Sally Corporation
- Formerly: Sally Unlimited (1977-1982) Sally Industries (1983-1991) Sally Corporation (1992-2019)
- Industry: Manufacturing
- Founded: 1977
- Founder: John Wood John Fox John Rob Holland
- Headquarters: Jacksonville, Florida, U.S.
- Area served: Worldwide
- Key people: Rolf Paegert (CEO) John Wood (Chairman, President) Rich Hill (Chief Creative Officer)
- Products: Dark rides, animatronics
- Number of employees: 35
- Website: www.sallydarkrides.com

= Sally Corporation =

Dark ride and animatronic manufacturing company

Sally Corporation (also known as Sally Dark Rides) is a dark ride and animatronic manufacturing company based in Jacksonville, Florida, United States. The company serves amusement parks, attractions, museums, and retail clients worldwide. It offers complete design/build services from concept to installation, including scripting, audio and music production, props and sets, lighting and special effects, electronics, and project management.

Your tasks:
A: According to the Sally Corporation text, what name did the company go by from 1983 to 1991?
B: Carry on the Sally Corporation text from the point where it stops.

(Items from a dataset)

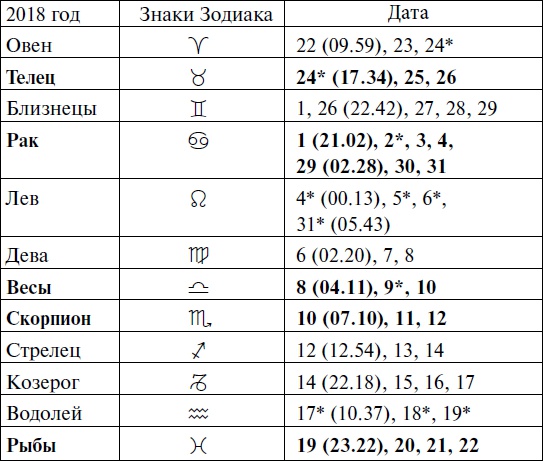 | 2018 год | Знаки Зодиака | Дата |
|---|---|---|
| Овен | ♈ | 22 (09.59), 23, 24* |
| **Телец** | ♉ | **24* (17.34), 25, 26** |
| Близнецы | ♊ | 1, 26 (22.42), 27, 28, 29 |
| **Рак** | ♋ | **1 (21.02), 2*, 3, 4, 29 (02.28), 30, 31** |
| Лев | ♌ | 4* (00.13), 5*, 6*, 31* (05.43) |
| Дева | ♍ | 6 (02.20), 7, 8 |
| **Весы** | ♎ | **8 (04.11), 9*, 10** |
| **Скорпион** | ♏ | **10 (07.10), 11, 12** |
| Стрелец | ♐ | 12 (12.54), 13, 14 |
| Козерог | ♑ | 14 (22.18), 15, 16, 17 |
| Водолей | ♒ | 17* (10.37), 18*, 19* |
| **Рыбы** | ♓ | **19 (23.22), 20, 21, 22** |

Answers to the problems:
A: Sally Industries

B:
==History==
Sally Corporation was founded in 1977 by high school friends John Fox and John Rob Holland. The company began by manufacturing animatronics for various commercial applications, including an animated figure of President Lyndon Baines Johnson, which was created for Neiman Marcus and later donated to the LBJ Library in Austin, Texas. After Sally had been in business for 6–9 months the second hire for the new company was John Wood who had previously worked with Fox. The first hire was an office manager, Nancy Hafner. John Fox left the company in 1983. Holland stayed with the company until 1988. In the late 1980s and early 1990s, Sally Corporation went on to develop interactive dark rides. John Wood continues to serve as the Chairman and President, with Rolf Paegert assuming the role of CEO following a corporate restructuring in January 2023.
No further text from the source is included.